How to Make Italian Pomodoro Sauce
Learn how to make the best traditional Italian pomodoro sauce with canned tomatoes! This homemade tomato sauce is simple to prepare with authentic flavor. Perfect for pasta or as the base in many Mediterranean recipes.
Servings 8 servings
- 2-3 tbsp extra virgin olive oil
- 4 cloves garlic, chopped
- 2 28-oz cans San Marzano tomatoes
- 1 tsp kosher salt
- 1/2 tsp crushed red pepper or fresh black pepper, optional
- 1/4 cup fresh basil leaves, sliced
Warm olive oil in a large pot over medium low heat.
Add garlic and a pinch of kosher salt. Gently saute (without browning!) until the garlic is soft, about 5 minutes.
Add the tomatoes with their juice. Raise the heat and bring to a boil, then lower the heat to medium and simmer for 15 minutes.
Puree the sauce either in batches in a blender or using a stick blender in the pot.

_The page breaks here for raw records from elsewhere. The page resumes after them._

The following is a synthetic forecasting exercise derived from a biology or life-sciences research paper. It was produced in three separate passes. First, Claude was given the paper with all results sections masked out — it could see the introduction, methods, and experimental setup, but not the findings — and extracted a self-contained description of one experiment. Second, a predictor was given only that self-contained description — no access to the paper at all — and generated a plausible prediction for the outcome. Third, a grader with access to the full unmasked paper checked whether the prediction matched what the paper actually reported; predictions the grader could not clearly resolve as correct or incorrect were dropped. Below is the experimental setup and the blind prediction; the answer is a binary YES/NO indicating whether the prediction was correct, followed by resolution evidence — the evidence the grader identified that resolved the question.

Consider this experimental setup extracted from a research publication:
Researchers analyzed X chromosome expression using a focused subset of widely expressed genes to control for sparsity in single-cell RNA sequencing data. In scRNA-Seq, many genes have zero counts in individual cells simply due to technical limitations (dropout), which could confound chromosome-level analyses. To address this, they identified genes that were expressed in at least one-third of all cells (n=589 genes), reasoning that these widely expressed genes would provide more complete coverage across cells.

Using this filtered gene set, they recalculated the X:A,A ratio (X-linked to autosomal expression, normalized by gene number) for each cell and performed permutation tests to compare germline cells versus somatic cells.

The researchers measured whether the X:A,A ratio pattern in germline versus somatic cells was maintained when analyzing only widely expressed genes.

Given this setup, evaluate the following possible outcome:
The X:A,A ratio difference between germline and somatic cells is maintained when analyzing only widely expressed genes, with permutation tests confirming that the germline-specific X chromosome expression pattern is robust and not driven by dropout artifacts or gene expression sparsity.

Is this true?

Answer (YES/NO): YES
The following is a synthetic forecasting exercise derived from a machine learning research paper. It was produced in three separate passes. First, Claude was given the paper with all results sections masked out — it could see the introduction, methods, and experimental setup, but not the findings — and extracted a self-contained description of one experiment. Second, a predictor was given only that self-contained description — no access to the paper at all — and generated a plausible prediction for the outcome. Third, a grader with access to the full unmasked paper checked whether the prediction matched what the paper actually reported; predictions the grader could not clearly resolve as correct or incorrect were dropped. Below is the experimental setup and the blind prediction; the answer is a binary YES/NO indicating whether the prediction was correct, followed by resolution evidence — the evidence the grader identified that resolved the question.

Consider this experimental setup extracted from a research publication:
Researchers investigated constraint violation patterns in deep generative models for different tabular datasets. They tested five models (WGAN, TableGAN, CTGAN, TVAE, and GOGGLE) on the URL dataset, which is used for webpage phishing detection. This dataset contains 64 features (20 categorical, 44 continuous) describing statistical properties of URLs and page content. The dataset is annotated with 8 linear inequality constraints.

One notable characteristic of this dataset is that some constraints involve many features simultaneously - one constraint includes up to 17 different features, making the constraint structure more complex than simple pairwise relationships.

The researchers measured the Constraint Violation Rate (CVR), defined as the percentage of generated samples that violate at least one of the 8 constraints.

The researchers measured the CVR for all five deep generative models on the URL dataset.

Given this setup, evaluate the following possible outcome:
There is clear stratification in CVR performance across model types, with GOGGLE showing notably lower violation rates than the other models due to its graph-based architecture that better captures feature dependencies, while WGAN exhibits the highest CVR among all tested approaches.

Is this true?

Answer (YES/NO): NO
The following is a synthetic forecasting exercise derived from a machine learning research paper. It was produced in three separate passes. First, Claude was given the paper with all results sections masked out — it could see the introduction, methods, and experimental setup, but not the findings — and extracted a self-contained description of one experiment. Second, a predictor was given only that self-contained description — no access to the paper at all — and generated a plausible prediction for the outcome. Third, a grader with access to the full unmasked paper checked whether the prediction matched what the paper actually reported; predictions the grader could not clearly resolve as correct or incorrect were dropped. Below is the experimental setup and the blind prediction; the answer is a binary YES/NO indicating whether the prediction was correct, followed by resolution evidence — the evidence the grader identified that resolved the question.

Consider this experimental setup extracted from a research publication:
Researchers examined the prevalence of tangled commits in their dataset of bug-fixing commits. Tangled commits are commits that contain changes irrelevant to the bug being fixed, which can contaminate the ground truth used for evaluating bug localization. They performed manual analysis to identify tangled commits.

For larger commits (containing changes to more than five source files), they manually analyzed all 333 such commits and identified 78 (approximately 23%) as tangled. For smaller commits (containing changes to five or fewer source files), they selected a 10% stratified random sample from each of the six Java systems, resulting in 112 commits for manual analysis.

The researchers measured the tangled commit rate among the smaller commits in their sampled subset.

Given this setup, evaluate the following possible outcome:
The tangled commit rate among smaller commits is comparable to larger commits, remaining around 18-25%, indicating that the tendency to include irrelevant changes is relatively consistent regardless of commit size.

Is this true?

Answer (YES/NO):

Add kosher salt. If using add red pepper or black pepper. Taste and adjust seasonings as needed.
Serve with fresh basil.
- Tomatoes: San Marzano tomatoes are the classic choice for tomato sauce. (See the post for info on picking authentic brands.) You can also use other types of plum or sauce type tomatoes. Just make sure the tomatoes are whole and packed in juice (not puree).
- Adding Pepper: I prefer to add any pepper to the sauce when I'm going to use it in a recipe and keep the base recipe mild.
- Basil: You can also add a sprig of basil to the sauce as you cook it down. Just remove it before pureeing.